- WRITTEN TASKS
A. Please condense the paragraph of the postmortem text that begins "Of course, for all this" into a short bulleted list that keeps its main facts.
B. Reproduce the postmortem text starting at "So, good postmortems" and ending at "the recovery cycle.", substituting "incident reviews" for "postmortems".

- DOCUMENT EXTRACT

════════

I’m turning to John Allspaw again as his blog post is (still) unequalled on the topic: 

Of course, for all this, it is also important to mention that no matter how hard we try, this incident will happen again, we cannot prevent the future from happening. What we can do is prepare: make sure we have better tools, more (helpful) information, and a better understanding of our systems next time this happens. Emphasizing this often helps people keep the right priorities top of mind during the meeting, rather than rushing to remediation items and looking for that “one fix that will prevent this from happening next time”. It also puts the focus on thinking about what tools and information would be helpful to have available next time and leads to a more flourishing discussion, instead of the usual feeling of “well we got our fix, we are done now”. 

…We want the engineer who has made an error give details about why (either explicitly or implicitly) he or she did what they did; why the action made sense to them at the time. This is paramount to understanding the pathology of the failure. The action made sense to the person at the time they took it, because if it hadn’t made sense to them at the time, they wouldn’t have taken the action in the first place. 

So, good postmortems don’t stop at blaming the silly / incompetent / dangerous humans, and recognizes that mistakes and disasters are a normal part of doing business. Our job is to collect as much information as possible so we can provide more information to the people who need it the next time that combination of events takes place, shortening the recovery cycle. 

I remember saying this when I was at Columbia Sportswear, long before I knew what a blameless postmortem was, when something went awry: “I’m OK with making mistakes. I just want to make new and different mistakes.”  

Stopping At Human Causes Is Lazy 

During the postmortem process, the facilitator helps the team drill down a little deeper behind human error: 

… As we go along the logs, the facilitator looks out for so-called second stories – things that aren’t obvious from the log context, things people have thought about, that prompted them to say what they did, even things they didn’t say. Anything that could give us a better understanding of what people were doing at the time – what they tried and what worked. The idea here being again that we want to get a complete picture of the past and focusing only on what you can see when you follow the logs gives us an impression of a linear causal chain of events that does not reflect the reality.

════════

- PROVIDED MATERIAL
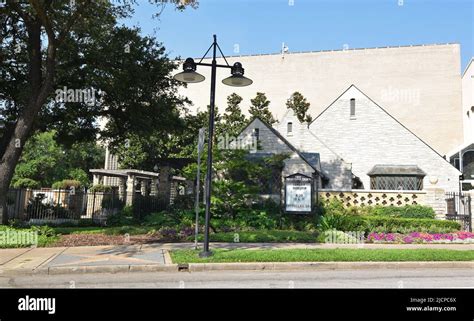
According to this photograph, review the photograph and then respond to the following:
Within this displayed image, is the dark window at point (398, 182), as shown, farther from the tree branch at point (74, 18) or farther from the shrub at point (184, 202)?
the tree branch at point (74, 18)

════════

- FINAL RESULTS
A.
- No matter how hard we try, this incident will happen again, because the future can't be prevented.
- What we can do is prepare, with better tools, more helpful information, and a better understanding of our systems for the next time it happens.
- Stressing this keeps the right priorities in mind during the meeting, instead of a rush to remediation items and a search for "one fix" that will prevent a repeat.
- It also turns attention to which tools and information would help next time. That leads to a fuller discussion, not the usual feeling of being done once a fix is found.

B.
So, good incident reviews don’t stop at blaming the silly / incompetent / dangerous humans, and recognizes that mistakes and disasters are a normal part of doing business. Our job is to collect as much information as possible so we can provide more information to the people who need it the next time that combination of events takes place, shortening the recovery cycle.